Aim of the exercise — Reproduce the data below exactly as written. Pictures do not belong in the copy.

————

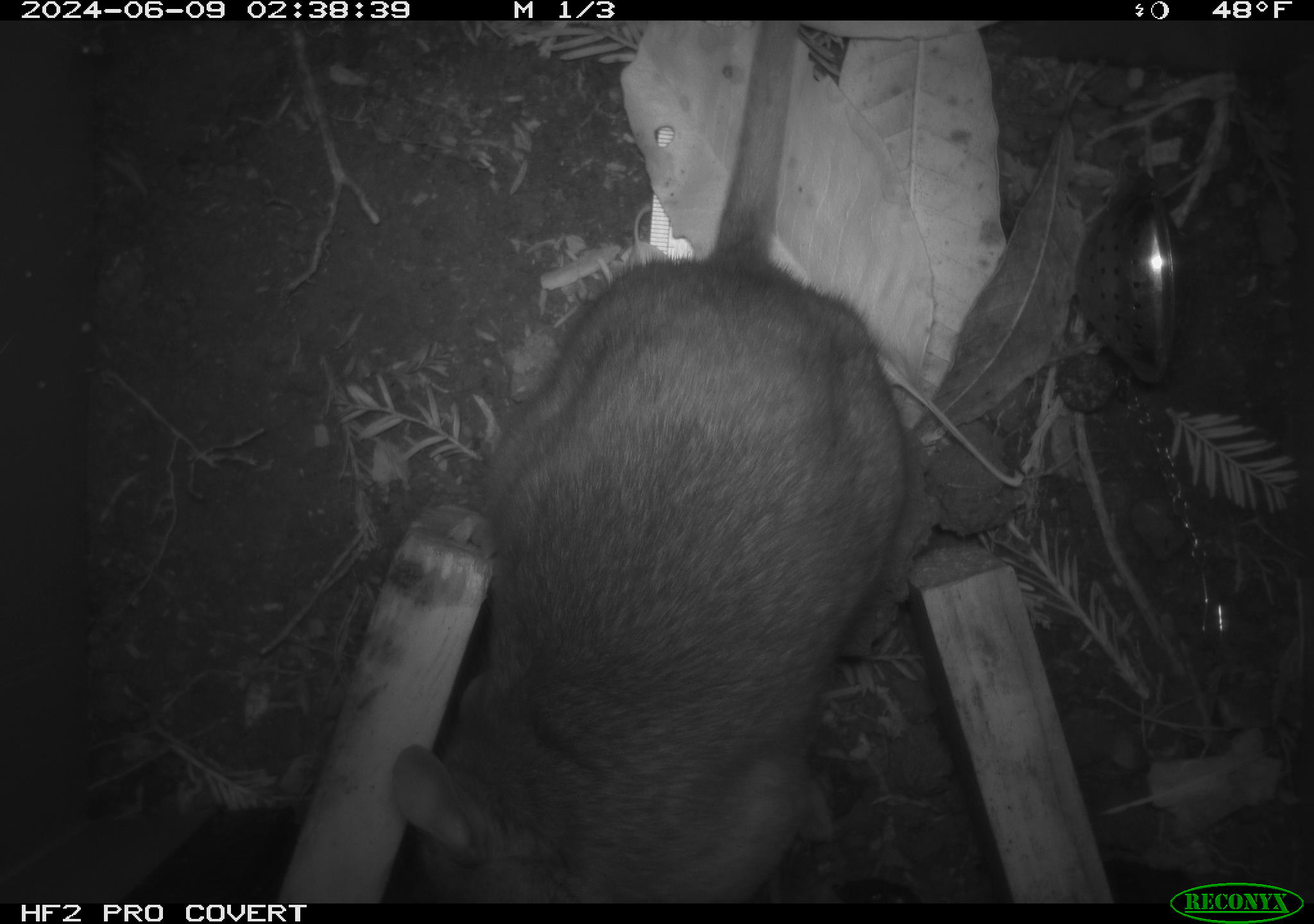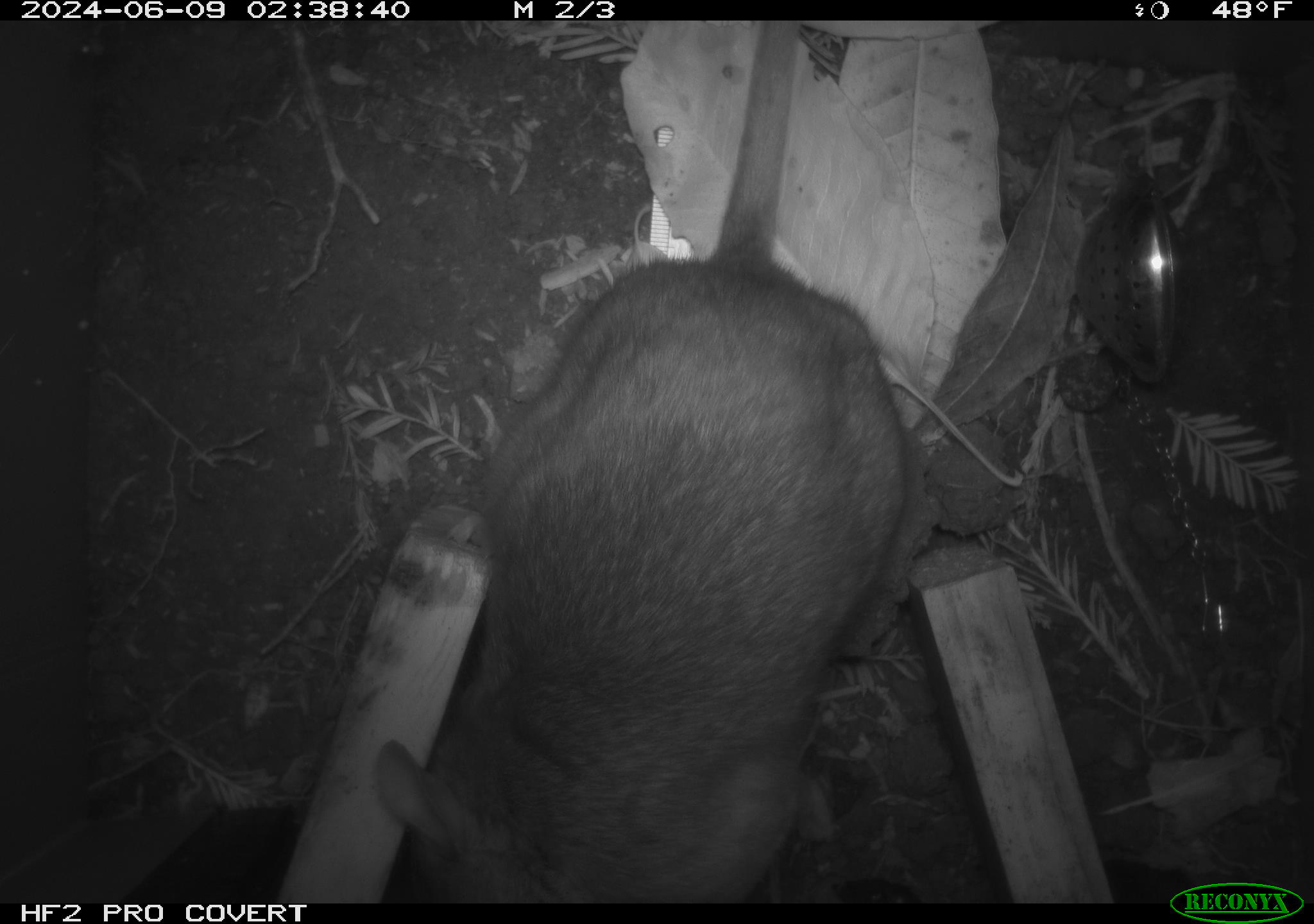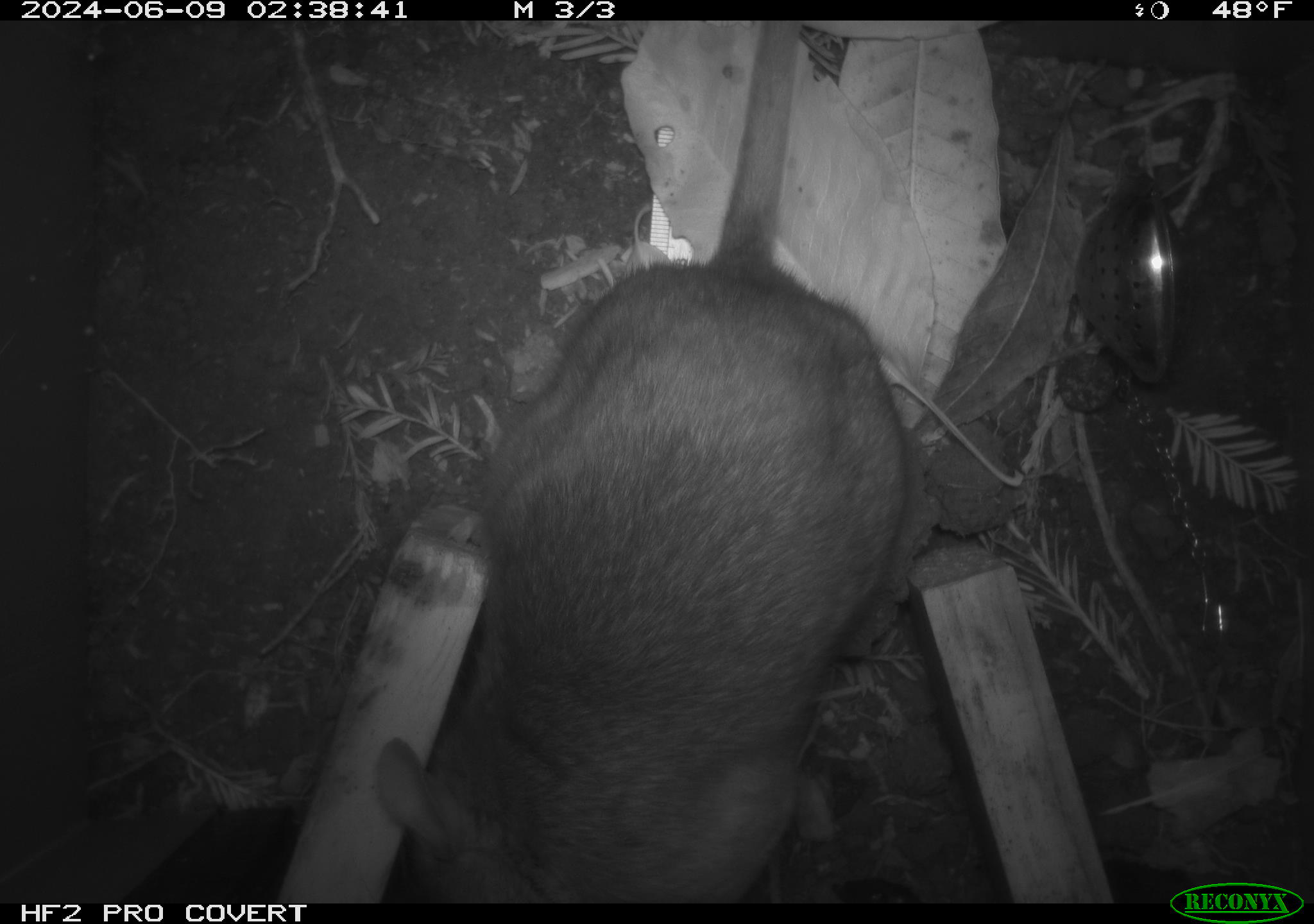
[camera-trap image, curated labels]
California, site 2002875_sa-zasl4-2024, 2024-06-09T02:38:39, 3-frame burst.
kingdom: Animalia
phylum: Chordata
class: Mammalia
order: Rodentia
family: Cricetidae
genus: Neotoma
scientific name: Neotoma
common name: pack rat or woodrat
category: neotoma species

————

Answer to this task —
[camera-trap image, curated labels]
California, site 2002875_sa-zasl4-2024, 2024-06-09T02:38:39, 3-frame burst.
kingdom: Animalia
phylum: Chordata
class: Mammalia
order: Rodentia
family: Cricetidae
genus: Neotoma
scientific name: Neotoma
common name: pack rat or woodrat
category: neotoma species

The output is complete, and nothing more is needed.